Need to get "Distance" columns in Quant file before proceeding (full dataset required)

In [None]:
subset = allClassData.loc[(allClassData['Cohort'] == "Case") & (allClassData['SiteLoc'] == "Lymphnode")]
subset = subset[list(subset.filter(regex='(Class|Distance_)'))]
subset = subset[subset.columns.drop(list(subset.filter(regex='Distance_to_ARTIFACT')))]
subset = subset[~subset['Class'].str.contains("ARTIFACT: ")]

caseTableLN = subset.groupby(['Class']).agg('mean').fillna(0)
caseTableLN.sort_index(level=0, ascending=True, inplace=True)
caseTableLN = caseTableLN.reindex(sorted(caseTableLN.columns), axis=1)

f, ax = plt.subplots(1, 2, figsize=(15, 6))
sns.heatmap(caseTableLN, annot=True, linewidths=.5, cmap = sns.cm.rocket_r, ax=ax[0]).set(title='Average Case-Lymphnode')
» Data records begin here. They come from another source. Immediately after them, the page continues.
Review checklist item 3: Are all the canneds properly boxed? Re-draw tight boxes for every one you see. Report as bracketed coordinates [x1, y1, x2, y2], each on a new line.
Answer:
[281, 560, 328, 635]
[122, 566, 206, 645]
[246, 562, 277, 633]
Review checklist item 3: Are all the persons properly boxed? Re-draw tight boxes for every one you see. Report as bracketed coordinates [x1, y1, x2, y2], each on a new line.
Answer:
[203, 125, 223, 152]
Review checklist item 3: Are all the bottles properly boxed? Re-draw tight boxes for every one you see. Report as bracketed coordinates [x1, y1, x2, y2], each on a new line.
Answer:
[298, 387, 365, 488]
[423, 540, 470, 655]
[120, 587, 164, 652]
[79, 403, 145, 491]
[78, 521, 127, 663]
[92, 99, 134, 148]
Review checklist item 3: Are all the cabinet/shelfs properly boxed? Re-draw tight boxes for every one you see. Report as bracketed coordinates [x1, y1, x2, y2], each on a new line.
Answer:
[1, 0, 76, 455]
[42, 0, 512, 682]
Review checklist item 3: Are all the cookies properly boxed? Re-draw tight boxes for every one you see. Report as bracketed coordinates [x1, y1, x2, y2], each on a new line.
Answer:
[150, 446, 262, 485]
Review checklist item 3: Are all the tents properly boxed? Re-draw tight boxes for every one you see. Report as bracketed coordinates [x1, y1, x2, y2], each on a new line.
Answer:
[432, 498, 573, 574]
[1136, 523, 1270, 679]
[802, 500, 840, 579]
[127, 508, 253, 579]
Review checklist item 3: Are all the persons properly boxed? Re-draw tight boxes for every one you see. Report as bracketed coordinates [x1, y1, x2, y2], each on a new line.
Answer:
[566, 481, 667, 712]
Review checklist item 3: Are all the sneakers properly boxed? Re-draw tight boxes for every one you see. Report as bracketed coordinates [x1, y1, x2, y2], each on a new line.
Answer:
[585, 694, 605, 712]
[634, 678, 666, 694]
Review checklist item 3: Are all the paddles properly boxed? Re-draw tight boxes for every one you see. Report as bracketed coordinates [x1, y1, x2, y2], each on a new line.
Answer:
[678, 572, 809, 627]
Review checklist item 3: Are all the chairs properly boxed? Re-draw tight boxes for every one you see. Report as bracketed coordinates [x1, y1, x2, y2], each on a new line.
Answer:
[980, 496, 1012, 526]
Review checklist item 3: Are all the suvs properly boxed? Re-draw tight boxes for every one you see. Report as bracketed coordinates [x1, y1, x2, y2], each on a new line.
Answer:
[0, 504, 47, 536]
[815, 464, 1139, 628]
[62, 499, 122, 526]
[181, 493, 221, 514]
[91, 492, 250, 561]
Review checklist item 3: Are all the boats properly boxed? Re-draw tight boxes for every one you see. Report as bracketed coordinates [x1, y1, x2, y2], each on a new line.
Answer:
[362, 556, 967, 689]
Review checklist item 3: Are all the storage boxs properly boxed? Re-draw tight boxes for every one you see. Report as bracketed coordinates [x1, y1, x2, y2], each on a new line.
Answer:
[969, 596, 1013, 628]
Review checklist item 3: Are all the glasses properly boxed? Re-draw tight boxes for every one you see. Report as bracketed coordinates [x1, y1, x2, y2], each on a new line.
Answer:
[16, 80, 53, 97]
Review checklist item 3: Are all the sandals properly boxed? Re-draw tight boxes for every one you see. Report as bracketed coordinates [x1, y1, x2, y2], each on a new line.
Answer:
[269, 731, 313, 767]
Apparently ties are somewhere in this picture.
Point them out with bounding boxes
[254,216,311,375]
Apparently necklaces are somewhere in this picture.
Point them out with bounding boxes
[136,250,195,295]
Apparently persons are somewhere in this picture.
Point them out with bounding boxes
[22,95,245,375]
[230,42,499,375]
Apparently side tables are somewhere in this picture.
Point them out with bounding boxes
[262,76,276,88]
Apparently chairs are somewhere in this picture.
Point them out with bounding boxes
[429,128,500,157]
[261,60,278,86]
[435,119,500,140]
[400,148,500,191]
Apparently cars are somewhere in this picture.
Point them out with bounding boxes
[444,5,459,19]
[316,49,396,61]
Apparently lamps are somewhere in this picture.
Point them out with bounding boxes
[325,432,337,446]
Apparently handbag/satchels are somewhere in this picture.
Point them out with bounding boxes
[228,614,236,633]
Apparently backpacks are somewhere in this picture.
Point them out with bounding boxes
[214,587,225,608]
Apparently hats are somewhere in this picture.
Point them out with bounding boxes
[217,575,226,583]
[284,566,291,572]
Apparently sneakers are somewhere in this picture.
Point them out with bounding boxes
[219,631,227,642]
subset = allClassData.loc[(allClassData['Cohort'] == "Case") & (allClassData['SiteLoc'] == "PrimarySite")]
subset = subset[list(subset.filter(regex='(Class|Distance_)'))]
subset = subset[subset.columns.drop(list(subset.filter(regex='Distance_to_ARTIFACT')))]
subset = subset[~subset['Class'].str.contains("ARTIFACT: ")]

caseTablePS = subset.groupby(['Class']).agg('mean').fillna(0)
caseTablePS.sort_index(level=0, ascending=True, inplace=True)
caseTablePS = caseTablePS.reindex(sorted(caseTablePS.columns), axis=1)

sns.heatmap(caseTablePS, annot=True, linewidths=.5, cmap = sns.cm.rocket_r, ax=ax[1]).set(title='Average Case-PrimarySite')
plt.savefig('figures/caseLymph_vs_casePS_avgdist.pdf', format='pdf')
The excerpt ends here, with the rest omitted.